Fragmento del texto>
Economía

Restricciones presupuestarias

  • Aunque el fracaso de las movilizaciones muestra que las medidas de austeridad cuentan con respaldo social, las cuentas omiten el esperado cambio de modelo productivo y abren la puerta a más impuestos

CONFECCIONAR los Presupuestos Generales del Estado debe ser un ejercicio impagable, no sólo por la ardua tarea de ordenar y cuadrar tantos números, sino también por lo ingrato de explicar a multitud de organismos, instituciones e intermediarios la imposibilidad de encajar sus aspiraciones en una envolvente que no da para más. Convencer a los que demandan soluciones urgentes a los problemas de sanidad, justicia, educación, I+D, políticas sociales, etc., de que este año no les toca, debe exigir una extraordinaria capacidad de negociación. Si además hay que resolver los conflictos de agravio comparativo entre territorios y justificar incomprensibles compromisos políticos bilaterales, entonces las dificultades se multiplican y también la necesidad de firmeza para soportar la hostilidad del entorno sin perder el equilibrio ni arriesgar la frágil credibilidad internacional recuperada en los últimos tiempos.

Haría bien la oposición en medir las consecuencias de un debate presupuestario excesivamente contaminado por las expectativas electorales, sobre todo porque es muy posible que el capital carroñero internacional, cuya existencia descubrimos a raíz de la denuncia del ministro Blanco a principios de año sobre un complot financiero internacional contra España y el euro, continúe al acecho para lanzar una nueva dentellada a la menor señal de debilidad. También haría mal el Gobierno en insistir en el descrédito de las instituciones o de sus representantes como estrategia defensiva ante la crítica, como acaba de ocurrir con el gobernador del Banco de España. Solicitar un plan B ante un eventual, y más que probable, incumplimiento de las previsiones macroeconómicas no es en absoluto un desatino, dadas las circunstancias. En primer lugar, porque el pronóstico del 1,3% de crecimiento para 2011 no se lo creen ni en el entorno del propio Gobierno. En segundo lugar, porque otras instituciones de ámbito internacional, ente ellas el FMI, también se han mostrado a favor de un plan B de contingencia. En tercer lugar, porque la primera consecuencia de los errores de previsión en el crecimiento y en la recaudación fiscal es la desviación del objetivo de déficit.

También manifestaba Fernández Ordoñez su desconfianza en las haciendas autonómicas y locales, provocando la inmediata e indignada reacción de las autonomías, entre ellas la andaluza. Quizás más indignada que convincente, puesto que si algo amenaza la confianza en el inicio de una recuperación sosegada a lo largo del próximo año, como ha ocurrido en éste con la crisis de deuda griega, es la bancarrota de algunas corporaciones locales, con el correspondiente efecto dominó sobre las pymes locales.

Datos proporcionados>
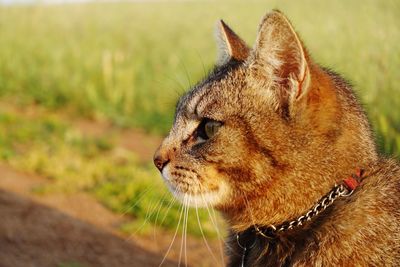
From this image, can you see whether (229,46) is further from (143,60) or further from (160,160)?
(143,60)

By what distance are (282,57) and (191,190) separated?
78cm

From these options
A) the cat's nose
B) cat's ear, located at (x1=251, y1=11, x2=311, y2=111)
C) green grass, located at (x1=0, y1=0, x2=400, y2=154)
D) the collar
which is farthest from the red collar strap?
green grass, located at (x1=0, y1=0, x2=400, y2=154)

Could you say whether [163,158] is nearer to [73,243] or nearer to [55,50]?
[73,243]

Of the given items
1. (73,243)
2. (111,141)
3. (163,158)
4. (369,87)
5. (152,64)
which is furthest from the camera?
(152,64)

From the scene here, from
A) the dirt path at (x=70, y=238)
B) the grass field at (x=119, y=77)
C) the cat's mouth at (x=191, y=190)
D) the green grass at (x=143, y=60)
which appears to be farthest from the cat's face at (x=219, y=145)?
the green grass at (x=143, y=60)

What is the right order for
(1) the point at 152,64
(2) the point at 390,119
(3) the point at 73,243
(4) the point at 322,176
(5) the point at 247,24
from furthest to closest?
(5) the point at 247,24, (1) the point at 152,64, (2) the point at 390,119, (3) the point at 73,243, (4) the point at 322,176

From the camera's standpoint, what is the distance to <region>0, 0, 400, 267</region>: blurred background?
4.32 metres

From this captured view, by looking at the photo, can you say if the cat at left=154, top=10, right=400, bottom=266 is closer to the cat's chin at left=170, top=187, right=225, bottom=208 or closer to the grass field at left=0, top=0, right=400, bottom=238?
the cat's chin at left=170, top=187, right=225, bottom=208

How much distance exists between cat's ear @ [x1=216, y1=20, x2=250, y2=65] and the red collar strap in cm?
89

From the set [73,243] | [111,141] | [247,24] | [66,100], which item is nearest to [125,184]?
[73,243]

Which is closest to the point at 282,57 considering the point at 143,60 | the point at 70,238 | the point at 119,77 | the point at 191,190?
the point at 191,190

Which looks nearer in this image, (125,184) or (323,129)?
(323,129)

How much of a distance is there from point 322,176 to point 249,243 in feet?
1.87

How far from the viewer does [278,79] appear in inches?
112
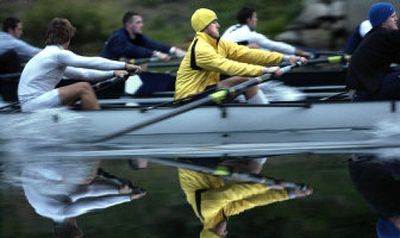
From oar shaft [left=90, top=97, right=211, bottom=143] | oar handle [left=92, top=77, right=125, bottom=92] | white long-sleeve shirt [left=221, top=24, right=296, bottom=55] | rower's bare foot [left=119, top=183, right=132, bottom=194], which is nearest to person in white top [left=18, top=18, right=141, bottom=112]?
oar shaft [left=90, top=97, right=211, bottom=143]

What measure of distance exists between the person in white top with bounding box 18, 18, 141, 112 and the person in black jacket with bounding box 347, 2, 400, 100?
8.65ft

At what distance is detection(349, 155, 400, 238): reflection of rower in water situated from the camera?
277 inches

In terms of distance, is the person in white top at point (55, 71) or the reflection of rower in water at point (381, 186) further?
the person in white top at point (55, 71)

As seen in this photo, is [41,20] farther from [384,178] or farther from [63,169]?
[384,178]

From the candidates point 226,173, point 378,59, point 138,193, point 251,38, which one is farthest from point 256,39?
point 138,193

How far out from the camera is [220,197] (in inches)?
320

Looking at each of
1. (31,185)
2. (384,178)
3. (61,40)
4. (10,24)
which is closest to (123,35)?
(10,24)

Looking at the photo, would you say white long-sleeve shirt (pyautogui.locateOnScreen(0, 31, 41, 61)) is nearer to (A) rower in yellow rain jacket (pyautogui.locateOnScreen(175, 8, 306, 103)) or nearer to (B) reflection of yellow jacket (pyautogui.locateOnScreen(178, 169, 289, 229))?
(A) rower in yellow rain jacket (pyautogui.locateOnScreen(175, 8, 306, 103))

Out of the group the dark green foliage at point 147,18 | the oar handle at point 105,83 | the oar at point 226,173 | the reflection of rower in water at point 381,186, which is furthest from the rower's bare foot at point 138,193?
the dark green foliage at point 147,18

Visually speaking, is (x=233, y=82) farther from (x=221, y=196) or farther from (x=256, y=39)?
(x=221, y=196)

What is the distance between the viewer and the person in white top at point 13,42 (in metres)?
13.9

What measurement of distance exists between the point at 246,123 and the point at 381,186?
278 cm

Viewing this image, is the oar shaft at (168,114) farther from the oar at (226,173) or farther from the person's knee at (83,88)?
the person's knee at (83,88)

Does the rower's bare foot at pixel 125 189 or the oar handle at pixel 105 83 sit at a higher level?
the oar handle at pixel 105 83
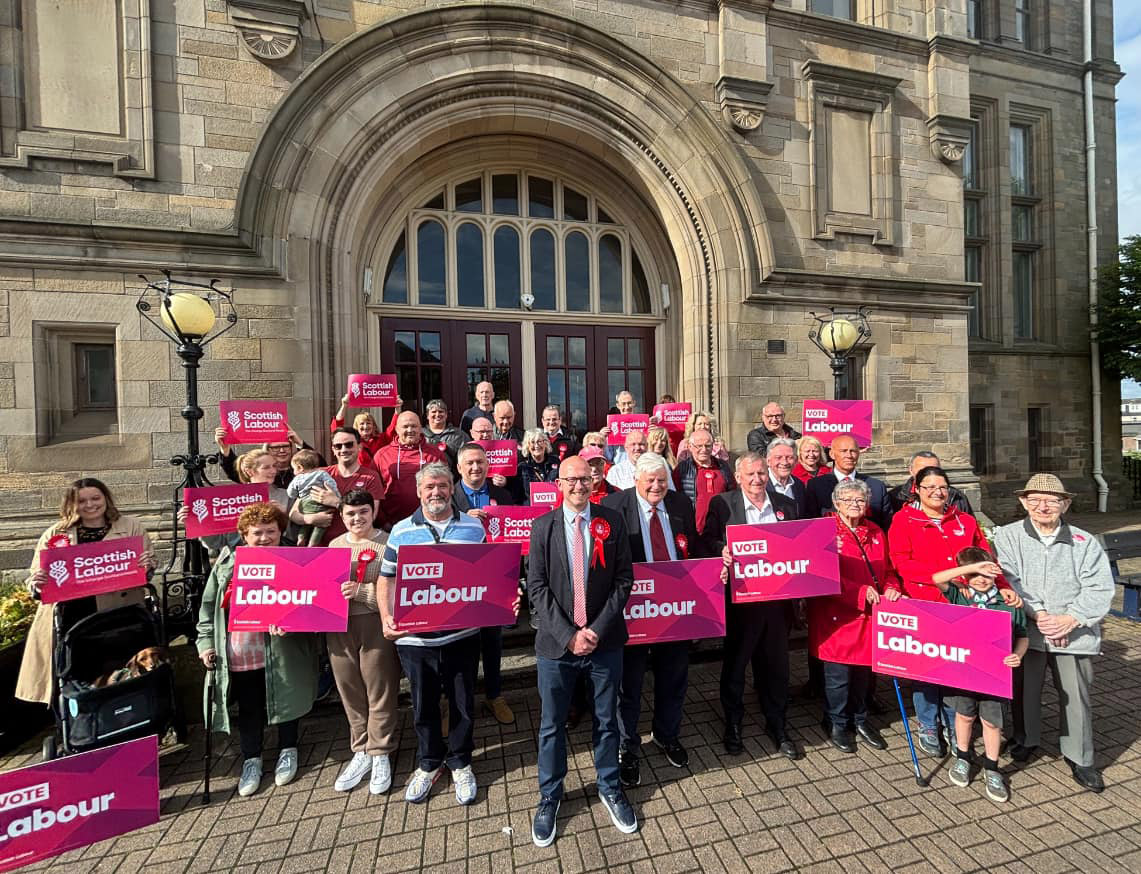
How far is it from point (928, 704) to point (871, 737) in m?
0.46

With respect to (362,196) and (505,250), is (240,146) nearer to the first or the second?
(362,196)

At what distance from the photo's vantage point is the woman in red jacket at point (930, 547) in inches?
132

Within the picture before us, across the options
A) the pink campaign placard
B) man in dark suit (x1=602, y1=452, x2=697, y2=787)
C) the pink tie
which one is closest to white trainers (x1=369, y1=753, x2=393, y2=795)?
man in dark suit (x1=602, y1=452, x2=697, y2=787)

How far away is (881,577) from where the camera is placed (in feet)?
11.6

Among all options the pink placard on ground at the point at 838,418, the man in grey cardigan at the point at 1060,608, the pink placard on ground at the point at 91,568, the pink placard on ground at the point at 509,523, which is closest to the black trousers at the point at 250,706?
the pink placard on ground at the point at 91,568

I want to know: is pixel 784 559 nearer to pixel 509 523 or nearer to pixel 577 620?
pixel 577 620

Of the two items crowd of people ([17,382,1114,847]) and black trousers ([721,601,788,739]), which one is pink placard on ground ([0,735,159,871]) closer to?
crowd of people ([17,382,1114,847])

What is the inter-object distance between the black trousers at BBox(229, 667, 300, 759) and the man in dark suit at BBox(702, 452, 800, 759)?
2.88m

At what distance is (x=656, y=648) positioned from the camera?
3.48 meters

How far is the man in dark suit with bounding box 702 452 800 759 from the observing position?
355 centimetres

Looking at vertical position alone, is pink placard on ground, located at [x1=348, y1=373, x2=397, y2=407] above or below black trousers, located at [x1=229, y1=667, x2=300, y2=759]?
above

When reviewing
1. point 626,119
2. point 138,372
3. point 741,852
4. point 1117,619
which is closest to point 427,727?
point 741,852

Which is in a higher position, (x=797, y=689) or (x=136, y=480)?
(x=136, y=480)

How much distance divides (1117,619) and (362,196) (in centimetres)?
1034
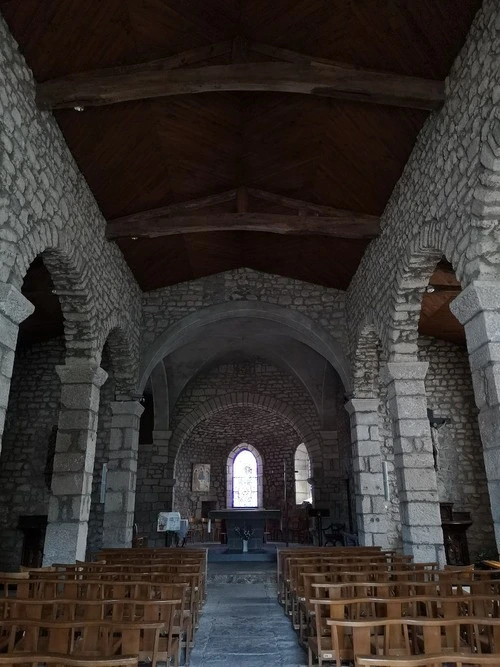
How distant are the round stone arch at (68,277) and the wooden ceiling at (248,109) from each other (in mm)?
1163

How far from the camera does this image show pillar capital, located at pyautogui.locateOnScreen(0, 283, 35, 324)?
4.12 metres

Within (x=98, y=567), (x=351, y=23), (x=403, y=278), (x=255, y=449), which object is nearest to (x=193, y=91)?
(x=351, y=23)

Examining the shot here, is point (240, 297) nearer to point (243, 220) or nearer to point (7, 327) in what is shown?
point (243, 220)

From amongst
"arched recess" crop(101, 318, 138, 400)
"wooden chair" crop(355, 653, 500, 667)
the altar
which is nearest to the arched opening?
"arched recess" crop(101, 318, 138, 400)

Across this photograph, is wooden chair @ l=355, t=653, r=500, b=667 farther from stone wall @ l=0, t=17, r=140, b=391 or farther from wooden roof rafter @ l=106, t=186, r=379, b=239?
wooden roof rafter @ l=106, t=186, r=379, b=239

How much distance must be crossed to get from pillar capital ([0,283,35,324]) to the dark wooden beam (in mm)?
1891

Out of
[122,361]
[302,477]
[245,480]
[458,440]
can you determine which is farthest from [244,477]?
[122,361]

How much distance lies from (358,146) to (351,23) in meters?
1.54

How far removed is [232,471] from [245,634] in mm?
11715

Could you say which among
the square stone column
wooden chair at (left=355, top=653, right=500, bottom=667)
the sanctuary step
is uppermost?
the square stone column

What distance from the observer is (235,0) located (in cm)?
456

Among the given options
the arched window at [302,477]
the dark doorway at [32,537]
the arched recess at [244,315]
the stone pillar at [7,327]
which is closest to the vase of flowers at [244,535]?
the dark doorway at [32,537]

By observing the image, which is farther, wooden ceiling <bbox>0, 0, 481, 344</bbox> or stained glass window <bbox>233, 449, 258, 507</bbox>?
stained glass window <bbox>233, 449, 258, 507</bbox>

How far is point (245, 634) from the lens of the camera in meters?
4.76
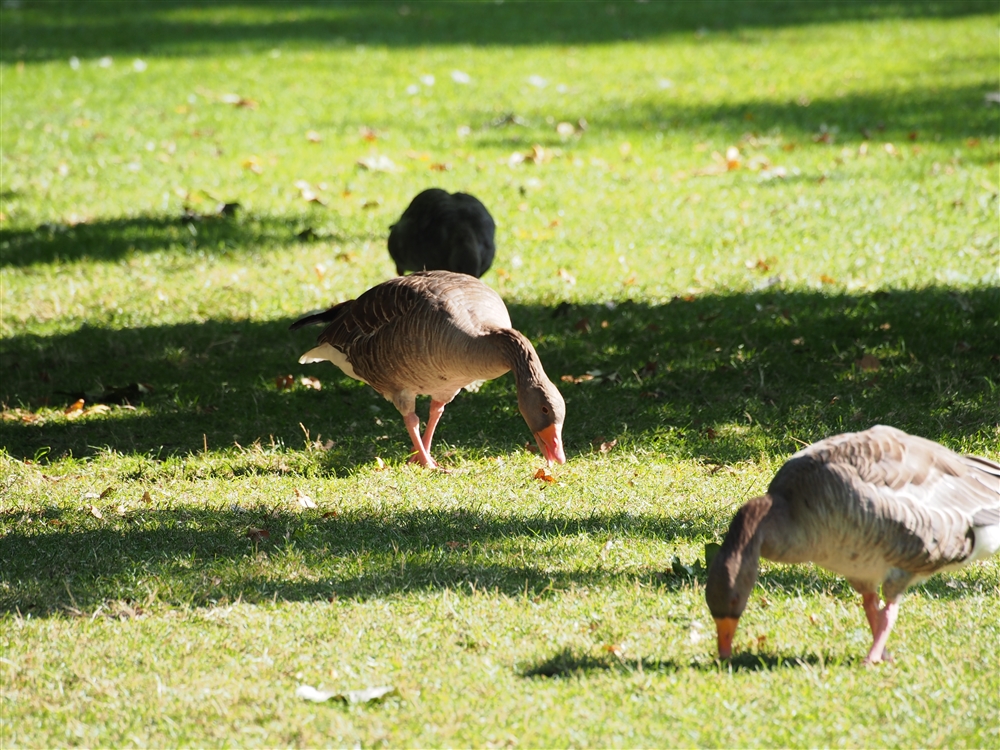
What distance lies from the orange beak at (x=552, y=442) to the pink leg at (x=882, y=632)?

Tu objetivo> En el fragmento sobre los Presupuestos Generales del Estado, ¿qué porcentaje de crecimiento se pronostica para 2011? El material no guarda relación alguna con el fragmento.

Respuesta correcta> Un 1,3%.